Chamber building upgrade gets the nod
Donation toward community center project on hold
November 17, 2022
The Clearwater Chamber of Commerce will continue to develop plans for a proposed building at the organization’s rodeo grounds. The size of the building is yet to be decided, following a vote of members at the chamber’s Nov. 1 meeting.
President Curt Thiele said the organization entered a purchase agreement, with Carla and Eli Jacob, for approximately 1.73 acres adjacent to the chamber property during July. Then, plans were devised to construct a 60-foot by 50 -foot building, which would house the rodeo office, kitchen, mechanical storage, meeting area and restrooms.
“The ladies haul all the food from the chamber room (downtown), all the ice from here. It’s a rat race,” Thiele said.
The building was discussed at the August chamber meeting, with suggestions to increase the size to 60 foot by 80 foot. In September, chamber members Tom Thiele and Marty Kerkman proposed a 60-foot by 150-foot structure at the rodeo facility.
When Clearwater Community Revival, formerly known as Sons of Clearwater, proposed building a community center on Main Street, Curt Thiele said the chamber scaled back it’s proposed building project to 60 foot by 80 foot.
Projected cost of the building will run between $145,000 and $150,000. Cement, plumbing and electrical work will be additional costs, Thiele said. Chamber members plan to supply labor.
“Our goal has always been to have a building at the rodeo grounds,” Thiele said.
Prior to the chamber meeting, CCR officers approached chamber officers about seed money for a Main Street Community Center.
“I know they are asking for $150,000 now and they want $100,000 after the rodeo,” Thiele said.
With planning underway for the 2023 rodeo and concert, funds will need to be earmarked for pre-event planning.

EXTRACTED RECORDS.
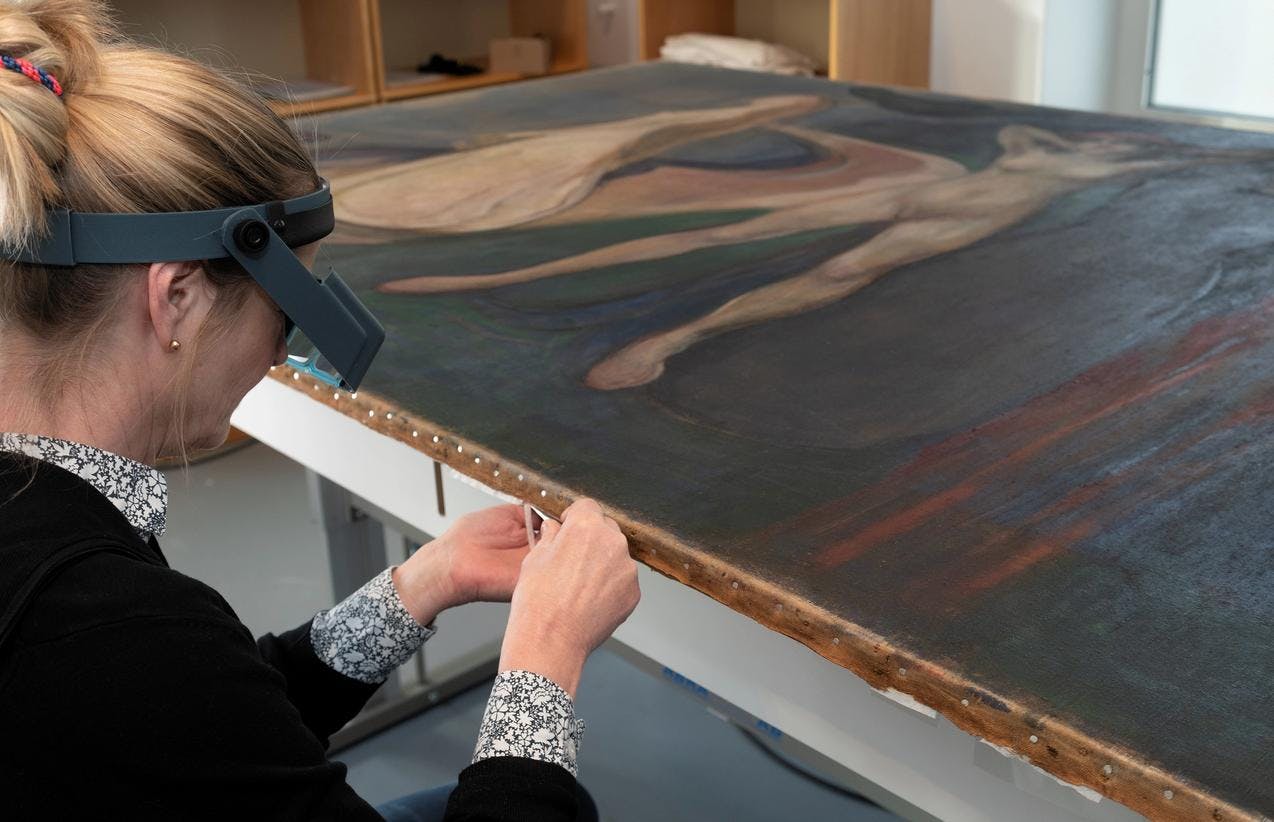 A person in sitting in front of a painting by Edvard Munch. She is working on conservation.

--

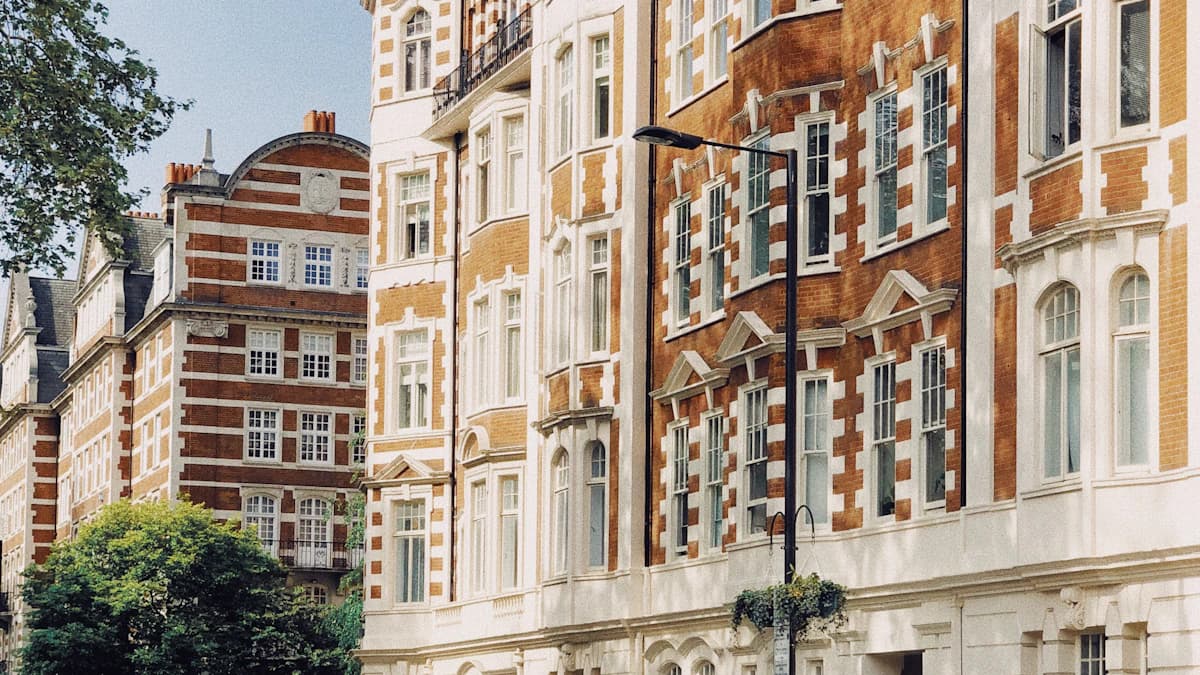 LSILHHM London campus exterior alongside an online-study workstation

==

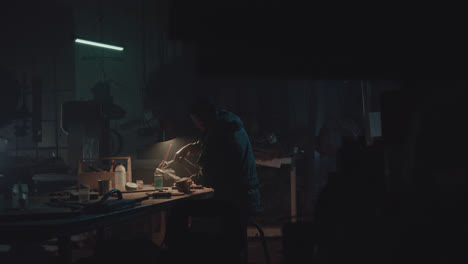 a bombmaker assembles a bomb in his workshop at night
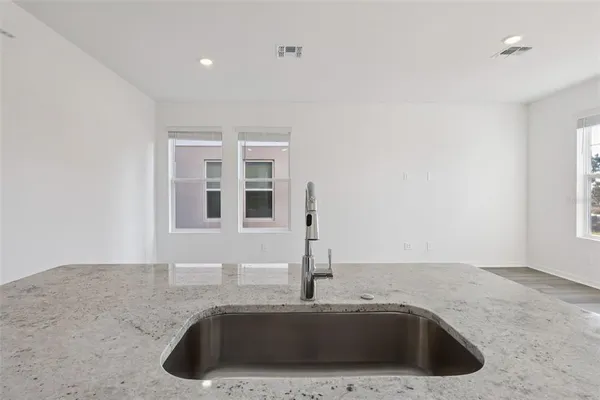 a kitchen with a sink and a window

WORK INSTRUCTION A.
In the chamber building article, about how many acres did the chamber agree to buy from Carla and Eli Jacob?
WORK INSTRUCTION B.
Please pick up the chamber building article after its last sentence and keep writing.

ANSWER AREA A.
Approximately 1.73 acres.

ANSWER AREA B.
Rodeo co-chairman Jeremy Kester suggested setting aside $100,000 for the event, “in case something doesn’t work out,” citing weather unpredictability and the economy as reason for concern.
Tom Thiele said Clearwater Sons of the American Legion, a separate entity from CCR, has been “kicking around” the idea about a new building for a number of years.
“At some point, I think everyone in this room thinks there should be something a little more attractive here,” he said. “I don’t know how we raise the money, but I think there’s a way to do it, over a period of time, with this group in here.”
Bill Thiele said CCR members spent time trying “to envision a budget of how it could work for we, the community, to have both buildings and for it to happen this year.”
“The synergy is there this year for something to happen,” Thiele said. “Our proposal was to ask the chamber, if there is potential to give us $150,000 to kickstart fundraising for this building, as well as, is it possible to scale this (rodeo) building down to $100,000 to get what you need.”
That would allow “plenty of money” to provide an additional $100,000 toward a community center and an expansion of the rodeo building, according to Thiele.
CCR did not have a cost estimate for a community center.
“If this community remains a we group, as Clearwater as always been, and why we accomplish things, I think we’ll get more people involved,” Bill Thiele said.
Discussion ensued about the size of the chamber building and if it could be utilized as a community center. According to Bill Thiele, the infrastructure - paved parking and water hookup - exists on Main Street.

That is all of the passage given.